Overall, the similar distance pattern between the different phages and hosts obtained when calculating either the CU or the NU implied that the CU profiles correlate with the nucleotide composition of the entire genomes. To further confirm this relationship, we plotted the normalized NU and CU distances of all phage–host pairs studied, each point representing the NU and CU distances of a single pair. Consistent with the ED analyses, we found a significant linear correlation between the CU- and NU-based distances (Supplementary Figure S2) with R2 of 0.97, further confirming the close relationship between these two properties in cyanobacteria and their phages.
Codons complementary to phage tRNAs are used at high frequencies in phage genomes
From the above results, we may infer that the low G+C content of cyanomyophage genomes may shape the codon selection pattern of the phages. We further examined whether the anticodons of the tRNAs carried by the different phages are preferentially AT-rich, therefore enabling Watson–Crick pairing with the AT-rich codons of the phages. Indeed, we found that overall, the anticodons of phage tRNAs are AT-rich with an average G+C content of 31.5% (±5.2%) for all phages included in this study compared with 54.45% (±2.03%) in cyanobacterial anticodons. We also found that in 10 of the 12 viral tRNA genes, the anticodon can form Watson-Crick pairing with the lowest %GC codon coding for the given amino acid (AA) (Figure 2).
Further, we examined which codons are used at similar frequencies in the phage and host genomes, and which codons are preferred in one genome and avoided in the other. To answer this question, the codon frequencies of each phage genome were plotted against the codon frequencies of its host. This procedure was repeated for phages infecting multiple hosts, each time plotting the phage codon frequencies against the codon frequencies of one host. Overall, we found that for phages infecting a Synechococcus host, the plots are highly scattered (for example, Figures 3c and d), meaning that the phage and host genomes tend to use different codons. For phages infecting Prochlorococcus hosts, the degree of scattering varied, depending on the difference in G+C content between the two genomes (for example, Figures 3a and b). Notably, the frequencies of the codons that pair fully with the phage tRNAs (red triangles in Figure 3) are preferred in phages but are hardly used by the Synechococcus hosts. In Prochlorococcus hosts (MIT9303 and MIT9313) having a G+C content of ∼50%, we observed a similar, although slightly smaller, codon bias. In pairs associated with a Prochlorococcus host having a lower G+C content, the phage tRNAs optimal codons were used at similar frequencies in both the phage and the host genomes (Figure 3a).

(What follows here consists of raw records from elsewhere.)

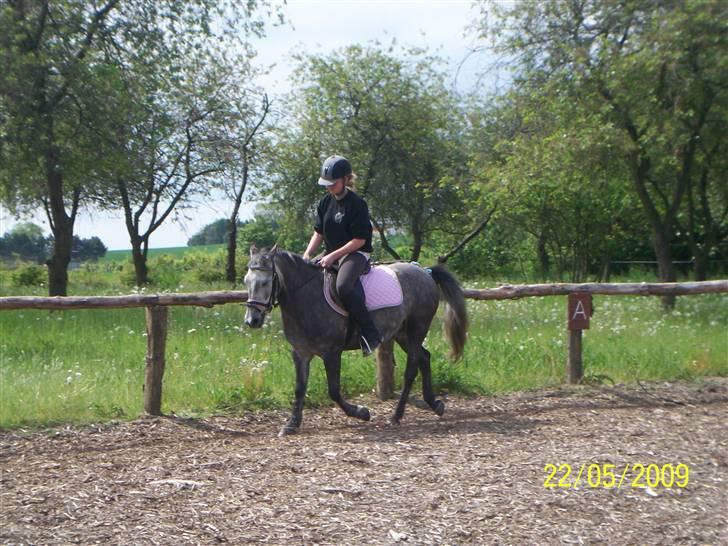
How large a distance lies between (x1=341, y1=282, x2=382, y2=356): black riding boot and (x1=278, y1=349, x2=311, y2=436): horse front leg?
0.59m

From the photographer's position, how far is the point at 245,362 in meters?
8.66

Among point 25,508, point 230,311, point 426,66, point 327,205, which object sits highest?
point 426,66

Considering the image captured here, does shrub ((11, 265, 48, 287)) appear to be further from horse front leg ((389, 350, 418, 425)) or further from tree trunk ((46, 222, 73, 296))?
horse front leg ((389, 350, 418, 425))

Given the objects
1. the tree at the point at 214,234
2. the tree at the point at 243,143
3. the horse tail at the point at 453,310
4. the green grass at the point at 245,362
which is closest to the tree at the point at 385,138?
the tree at the point at 243,143

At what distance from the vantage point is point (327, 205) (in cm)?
724

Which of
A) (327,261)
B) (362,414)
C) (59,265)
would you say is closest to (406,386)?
(362,414)

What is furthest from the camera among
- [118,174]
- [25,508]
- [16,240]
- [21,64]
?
[16,240]

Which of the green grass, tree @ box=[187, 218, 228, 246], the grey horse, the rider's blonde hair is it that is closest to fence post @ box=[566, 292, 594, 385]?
the green grass

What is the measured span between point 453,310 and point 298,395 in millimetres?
1893

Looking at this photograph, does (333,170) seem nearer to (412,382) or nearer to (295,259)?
(295,259)

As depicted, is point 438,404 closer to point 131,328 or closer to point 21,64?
point 131,328

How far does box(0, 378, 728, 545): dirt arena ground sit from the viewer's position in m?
4.54

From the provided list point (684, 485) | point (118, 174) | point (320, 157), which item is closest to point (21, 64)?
point (118, 174)

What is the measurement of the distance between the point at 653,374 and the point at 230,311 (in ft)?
26.4
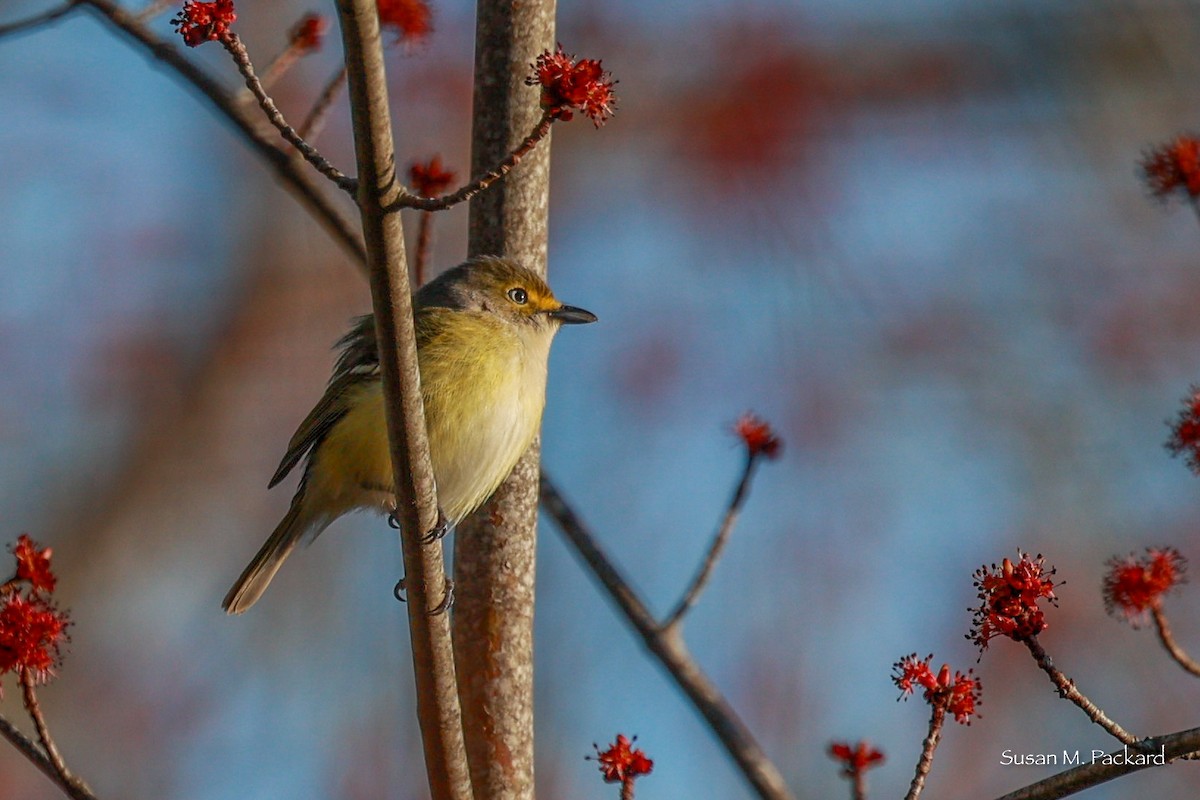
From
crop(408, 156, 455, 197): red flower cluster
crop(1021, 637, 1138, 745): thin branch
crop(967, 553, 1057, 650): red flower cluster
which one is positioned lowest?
crop(1021, 637, 1138, 745): thin branch

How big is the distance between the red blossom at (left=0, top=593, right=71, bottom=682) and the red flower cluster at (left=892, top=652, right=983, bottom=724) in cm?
203

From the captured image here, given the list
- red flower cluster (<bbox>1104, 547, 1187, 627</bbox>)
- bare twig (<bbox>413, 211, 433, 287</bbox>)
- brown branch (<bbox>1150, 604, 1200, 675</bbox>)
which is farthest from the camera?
bare twig (<bbox>413, 211, 433, 287</bbox>)

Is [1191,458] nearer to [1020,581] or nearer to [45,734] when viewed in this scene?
[1020,581]

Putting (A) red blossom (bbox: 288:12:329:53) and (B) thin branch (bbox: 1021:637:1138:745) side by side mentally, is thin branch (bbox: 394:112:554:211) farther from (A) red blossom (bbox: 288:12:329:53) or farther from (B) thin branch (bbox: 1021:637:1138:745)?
(A) red blossom (bbox: 288:12:329:53)

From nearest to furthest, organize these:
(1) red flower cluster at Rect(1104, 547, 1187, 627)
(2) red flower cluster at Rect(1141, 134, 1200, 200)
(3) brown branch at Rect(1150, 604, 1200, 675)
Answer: (3) brown branch at Rect(1150, 604, 1200, 675) < (1) red flower cluster at Rect(1104, 547, 1187, 627) < (2) red flower cluster at Rect(1141, 134, 1200, 200)

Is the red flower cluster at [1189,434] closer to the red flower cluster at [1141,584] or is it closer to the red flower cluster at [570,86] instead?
the red flower cluster at [1141,584]

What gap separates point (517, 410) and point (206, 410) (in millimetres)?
6061

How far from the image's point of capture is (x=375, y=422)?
492 cm

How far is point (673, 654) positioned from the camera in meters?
4.71

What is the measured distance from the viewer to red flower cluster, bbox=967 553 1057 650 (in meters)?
2.70

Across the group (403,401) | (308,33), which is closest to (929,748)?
(403,401)

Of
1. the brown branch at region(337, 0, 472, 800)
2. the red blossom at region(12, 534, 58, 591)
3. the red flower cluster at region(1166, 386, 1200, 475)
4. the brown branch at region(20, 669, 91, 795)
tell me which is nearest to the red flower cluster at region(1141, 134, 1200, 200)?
the red flower cluster at region(1166, 386, 1200, 475)

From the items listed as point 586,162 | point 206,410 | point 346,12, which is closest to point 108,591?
point 206,410

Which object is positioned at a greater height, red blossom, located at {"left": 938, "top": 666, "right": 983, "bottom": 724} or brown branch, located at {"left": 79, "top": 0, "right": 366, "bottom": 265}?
brown branch, located at {"left": 79, "top": 0, "right": 366, "bottom": 265}
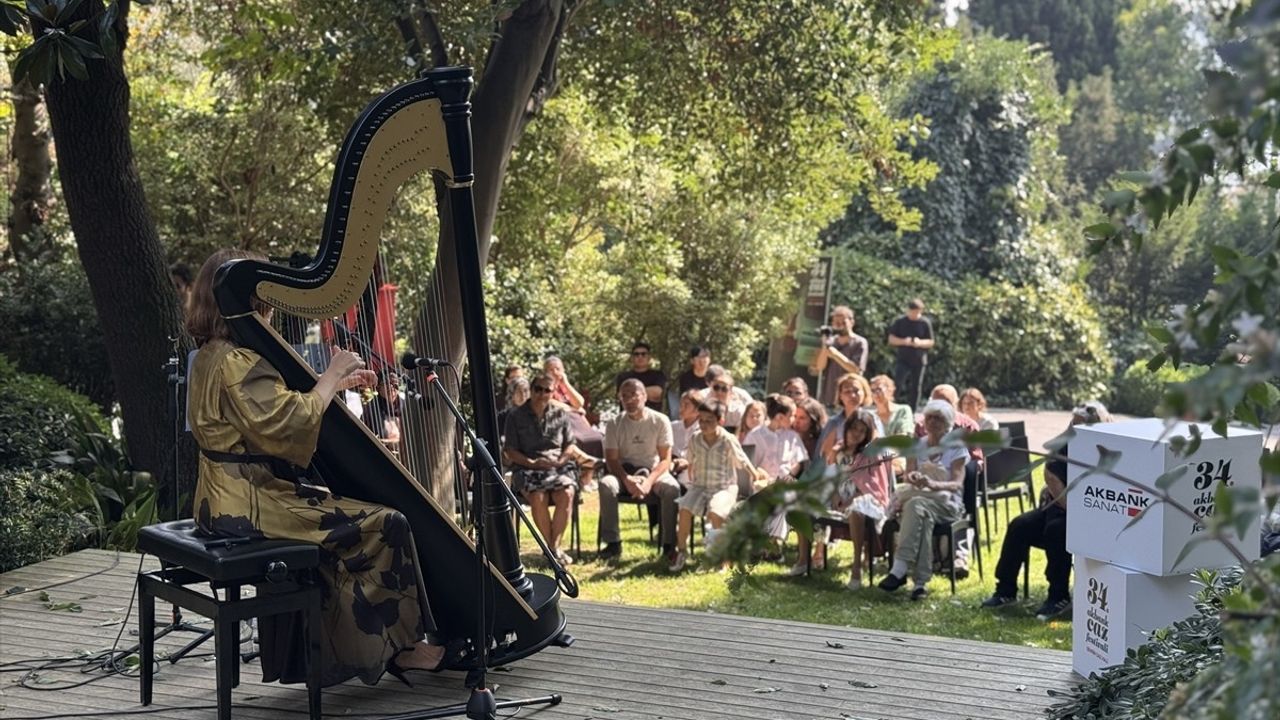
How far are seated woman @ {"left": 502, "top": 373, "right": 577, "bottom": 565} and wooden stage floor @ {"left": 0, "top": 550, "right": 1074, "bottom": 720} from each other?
2831 mm

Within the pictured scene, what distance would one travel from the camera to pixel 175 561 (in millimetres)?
4582

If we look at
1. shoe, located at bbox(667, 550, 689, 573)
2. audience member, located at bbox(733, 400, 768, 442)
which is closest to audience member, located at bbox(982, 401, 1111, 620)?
shoe, located at bbox(667, 550, 689, 573)

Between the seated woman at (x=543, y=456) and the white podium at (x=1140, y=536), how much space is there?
4.29m

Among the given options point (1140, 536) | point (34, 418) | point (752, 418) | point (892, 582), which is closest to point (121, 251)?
point (34, 418)

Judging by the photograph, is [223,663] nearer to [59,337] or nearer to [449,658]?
[449,658]

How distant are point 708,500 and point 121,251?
12.3 feet

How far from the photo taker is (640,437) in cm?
928

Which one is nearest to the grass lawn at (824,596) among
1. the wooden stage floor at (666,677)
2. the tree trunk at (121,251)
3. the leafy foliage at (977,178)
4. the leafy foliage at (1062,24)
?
the wooden stage floor at (666,677)

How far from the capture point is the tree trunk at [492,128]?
834 cm

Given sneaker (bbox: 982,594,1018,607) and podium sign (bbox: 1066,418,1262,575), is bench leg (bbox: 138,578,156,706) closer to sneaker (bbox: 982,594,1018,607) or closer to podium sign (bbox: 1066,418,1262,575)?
podium sign (bbox: 1066,418,1262,575)

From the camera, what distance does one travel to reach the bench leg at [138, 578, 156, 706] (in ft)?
15.6

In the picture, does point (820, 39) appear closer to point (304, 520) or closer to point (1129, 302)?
point (304, 520)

AAs decoded by phage tRNAs are not preferred in phage genomes
On the basis of our initial results, we hypothesized that the presence of AT-rich tRNA genes in cyanomyophage genomes have an adaptive role by enhancing the translation of phage genes when infecting hosts with high G+C content. However, the presence of a specific set of tRNA genes in phages could also be interpreted as a selective pressure at the protein level, that is, when AAs encoded by phage tRNAs appear at higher frequencies within phage proteomes relative to their host proteome. To test which of the two conjectures could explain the existence of phage tRNAs, we compared the phage tCC preference (in phage and host genomes) with the preference for the AAs they code for. The frequency of each tCC within the phage genome was divided by the frequency of the tCC in the host genome. Consequently, the tCC ratio was divided by the corresponding AA frequency. Our results clearly show that whereas phage tCCs are generally used at higher frequencies in phage genomes, the AAs they code for are not more commonly used in these phages. An example of the comparison between the phage tCC preference (in phage and host genomes) and the preference for AAs they code for is shown for cyanophage Syn19 in Supplementary Figure S3. These results refute the hypothesis that phage tRNA presence may be explained by the AA bias in the phage proteomes.
The possible role of viral tRNAs in viral gene translation
The differences observed between the overall CU profiles of phages and their host genomes motivated us to examine the differences at the gene level. On the basis of our working hypothesis that the presence of tRNA genes in phage genomes has an adaptive role enabling the phage to increase its fitness in a given environment, we wished to learn which of the phage genes might benefit from the presence of tRNA genes. This information may shed light on which phage genes are most critical in adapting to a given environment or host. In order to study the differences at the gene level, we examined two parameters: a) the distance between the CU of each phage gene and host genome; and b) the potential contribution of the viral tRNA genes to the translation efficiency of each gene in the phage genome.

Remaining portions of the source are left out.